- Poster
- Written by: Julie Sherman Wolfe
- Directed by: Craig Pryce
- Starring: Erica Durance; Paul Popowich; Cara Pifko; Janet-Laine Green;
- Music by: James Gelfand
- Countries of origin: United States Canada
- Original language: English

Production
- Producers: Neil Bregman; Ric Nish; Jesse Prupas;
- Cinematography: Stephen Reizes
- Editor: Jean Beaudoin
- Running time: 90 minutes
- Production companies: Muse Entertainment Enterprises; Sound Venture Productions;

Original release
- Network: Lifetime
- Release: July 29, 2007

= I Me Wed =

I Me Wed is a 2007 Lifetime romantic comedy film starring Erica Durance and directed by Craig Pryce. The film is about Isabel Darden, a successful, attractive 30-year-old woman, who grows tired of people asking her "when are you going to get married?" She decides to honor the person she loves the most, by tying the knot with herself. The film was released under the title Marry Me in Sweden on August 15, 2010.

==Plot==
Boston based home renovator Isabel Darden, is a successful, attractive 30-year-old woman. Isabel feels happy with her single life and loves herself. But her mother and friends are concerned, she will be a spinster if she doesn't find a husband soon. They constantly nag her about dating and finding the right man. When yet another blind date turns into a nightmare, Isabel decides to do something that will forever keep her friends and mother out of her hair. She announced that she will take their advice and marry the one person who knows her better than anyone else: herself. Much to her mother Lillian and her best friend Amy's disgust.
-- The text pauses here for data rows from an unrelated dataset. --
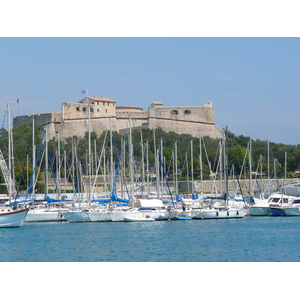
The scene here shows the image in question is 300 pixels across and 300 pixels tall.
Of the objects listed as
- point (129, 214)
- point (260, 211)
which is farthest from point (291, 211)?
point (129, 214)

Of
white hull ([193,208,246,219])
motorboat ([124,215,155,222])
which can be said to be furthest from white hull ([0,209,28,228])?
white hull ([193,208,246,219])

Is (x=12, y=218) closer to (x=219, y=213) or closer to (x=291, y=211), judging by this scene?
(x=219, y=213)

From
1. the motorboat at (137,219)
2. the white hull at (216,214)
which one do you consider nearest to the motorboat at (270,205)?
the white hull at (216,214)

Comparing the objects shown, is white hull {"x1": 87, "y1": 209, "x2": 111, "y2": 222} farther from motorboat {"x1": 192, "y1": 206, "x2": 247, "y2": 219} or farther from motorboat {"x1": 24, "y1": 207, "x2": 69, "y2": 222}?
motorboat {"x1": 192, "y1": 206, "x2": 247, "y2": 219}

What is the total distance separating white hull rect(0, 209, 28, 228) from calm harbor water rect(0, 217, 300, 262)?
9.6 inches

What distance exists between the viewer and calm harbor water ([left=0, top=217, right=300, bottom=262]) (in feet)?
59.5

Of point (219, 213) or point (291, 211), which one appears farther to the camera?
point (291, 211)

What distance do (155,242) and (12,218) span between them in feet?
20.6

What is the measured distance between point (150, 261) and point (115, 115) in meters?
55.1

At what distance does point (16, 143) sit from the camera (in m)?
59.1

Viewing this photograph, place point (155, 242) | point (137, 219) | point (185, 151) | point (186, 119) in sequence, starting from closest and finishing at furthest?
1. point (155, 242)
2. point (137, 219)
3. point (185, 151)
4. point (186, 119)

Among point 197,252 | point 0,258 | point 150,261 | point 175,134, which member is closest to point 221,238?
point 197,252

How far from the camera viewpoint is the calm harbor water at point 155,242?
18.1 metres

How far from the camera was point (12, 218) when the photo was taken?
2480 centimetres
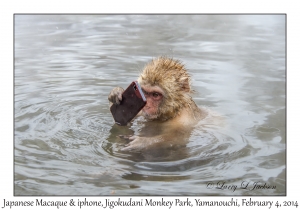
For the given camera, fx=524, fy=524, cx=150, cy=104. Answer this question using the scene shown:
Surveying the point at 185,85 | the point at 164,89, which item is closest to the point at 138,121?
the point at 164,89

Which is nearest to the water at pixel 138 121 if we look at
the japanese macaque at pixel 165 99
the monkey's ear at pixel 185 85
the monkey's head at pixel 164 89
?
Result: the japanese macaque at pixel 165 99

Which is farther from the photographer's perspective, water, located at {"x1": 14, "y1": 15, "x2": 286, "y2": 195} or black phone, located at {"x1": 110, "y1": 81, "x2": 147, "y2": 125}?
black phone, located at {"x1": 110, "y1": 81, "x2": 147, "y2": 125}

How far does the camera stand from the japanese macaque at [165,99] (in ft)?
25.1

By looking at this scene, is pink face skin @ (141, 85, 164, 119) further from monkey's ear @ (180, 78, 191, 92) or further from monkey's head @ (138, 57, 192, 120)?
monkey's ear @ (180, 78, 191, 92)

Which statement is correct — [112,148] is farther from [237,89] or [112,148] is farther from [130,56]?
[130,56]

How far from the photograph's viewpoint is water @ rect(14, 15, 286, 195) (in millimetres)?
6203

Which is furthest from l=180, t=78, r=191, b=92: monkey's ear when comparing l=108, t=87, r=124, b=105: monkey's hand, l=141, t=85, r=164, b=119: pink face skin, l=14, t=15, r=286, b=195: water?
l=108, t=87, r=124, b=105: monkey's hand

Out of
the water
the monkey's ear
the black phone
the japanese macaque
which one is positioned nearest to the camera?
the water

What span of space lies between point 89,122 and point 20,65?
3945 mm

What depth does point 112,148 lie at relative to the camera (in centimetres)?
713

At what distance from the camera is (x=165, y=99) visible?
7723 mm

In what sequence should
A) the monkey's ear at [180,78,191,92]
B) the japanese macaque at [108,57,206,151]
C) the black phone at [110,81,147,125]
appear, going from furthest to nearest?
the monkey's ear at [180,78,191,92] < the japanese macaque at [108,57,206,151] < the black phone at [110,81,147,125]

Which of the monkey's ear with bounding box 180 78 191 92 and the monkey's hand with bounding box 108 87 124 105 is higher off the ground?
the monkey's ear with bounding box 180 78 191 92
Isabel begins planning her wedding with the help of her very enthusiastic gay friend, Bill. As Isabel and Bill amuse themselves with the details of organizing her nuptials, Isabel is confident that she will finally get some peace from the wedding obsessed crowd, and she will also be making a statement for single women all over the world. What started as a small event starts to get out of hand, when the story hits the Internet. However, after meeting with her contractor's handsome and intelligent son, Colin, at first, she assumes that this man won't live up to her standards, but after a few romantic dates, it begins to dawn on Isabel that Colin may, in fact, be a better life partner for her than the one she's already planning to marry. As the wedding date approaches and the preparations escalate, Isabel knows that she must let Colin know about her wedding plans. Unfortunately, her numerous attempts to tell him about the wedding are overshadowed by their growing romance, and Colin soon finds out about Isabelle's plans to marry herself after it was announced on national television.

Colin wants her to put a stop to the wedding and save it for their wedding someday in the future. Although Isabel kind of wants to, she can't since she is already noticed by the media and inspiring to women all over the world. Frustrated by Isabelle's failure to tell him about her upcoming wedding and about the repercussions of being known by the public as that "schmuck" who wouldn't marry his girlfriend Colin decides he can't date a woman who is about to marry herself and the pair splits up. When Isabel is about to get married, she explains to everyone about how she wanted a simple ceremony in the park with a sundress. Isabel runs out of the room and comes back with casual clothes instead of the wedding dress. At the end, Isabel is married to Colin.

==Cast==
- Erica Durance as Isabelle Darden
- Paul Popowich as Colin
- Cara Pifko as Amy
- Janet-Laine Green as Lillian Darden
- Thom Allison as Bill
- Vlasta Vrána as Roy
- Meaghan Rath as Tracy

==Production==
I Me Wed was filmed in Toronto and Ottawa, Ontario, Canada.